Faster than polynomials, Slower than exponentials
August 23, 2008 2:47 PM   Subscribe

Does there exist a real-valued function f: R -> R such that
i) the limit (as x goes to infinity) of f(x) / a^x = 0 for all a > 1, and
ii) the limit (as x goes to infinity) of x^n / f(x) = 0 for all positive integers n.

In down to earth terms, "f(x) grows slower than any exponential, and faster than any polynomial."

This came up in a discussion about algorithms. "There are polynomial time algorithms, and exponential time algorithms. Well, is there anything in between?"

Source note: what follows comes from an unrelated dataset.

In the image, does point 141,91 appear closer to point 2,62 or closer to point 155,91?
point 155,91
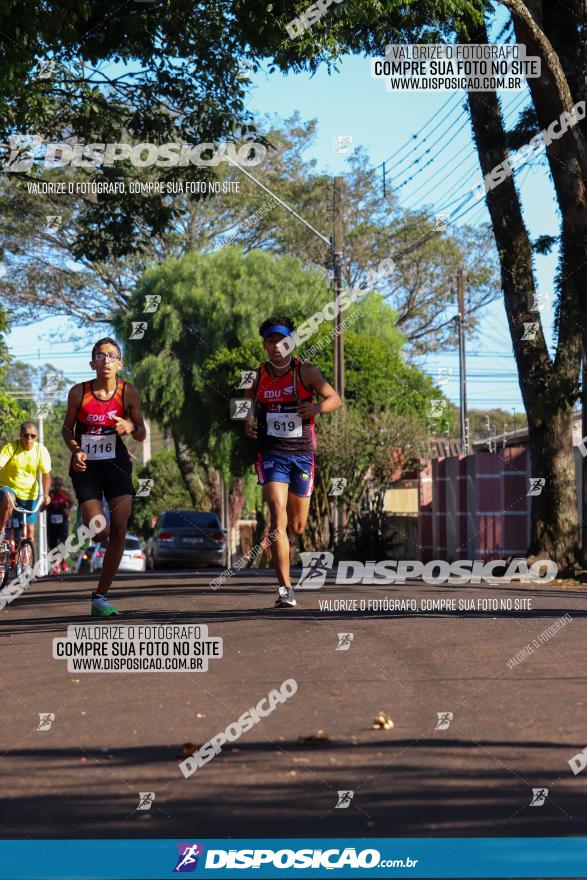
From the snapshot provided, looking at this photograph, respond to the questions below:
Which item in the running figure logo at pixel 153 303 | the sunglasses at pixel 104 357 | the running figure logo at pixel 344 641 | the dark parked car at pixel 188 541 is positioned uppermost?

Maybe this is too technical a question for AskMe, but I'm sure the answer is known to some computer programmers, and I respect your guys knowledge on computer stuff.

Things I've tried so far:
Rephrasing the question as a statement about exponentially decaying functions, or about functions blowing up at the origin.
Taking the log of both sides.
Considering trig functions like sec(x), which has a pole at pi/2, combined with the homeomorphism between (-pi/2, pi/2) and the real line via the function arctan(x). This didn't seem to work, but I'm not entirely sure.
Randomly flipping through functional analysis textbooks for statements about the topology of the space of integrable functions. I think the function in question would have to be n-Schwartz for every n, or something like that.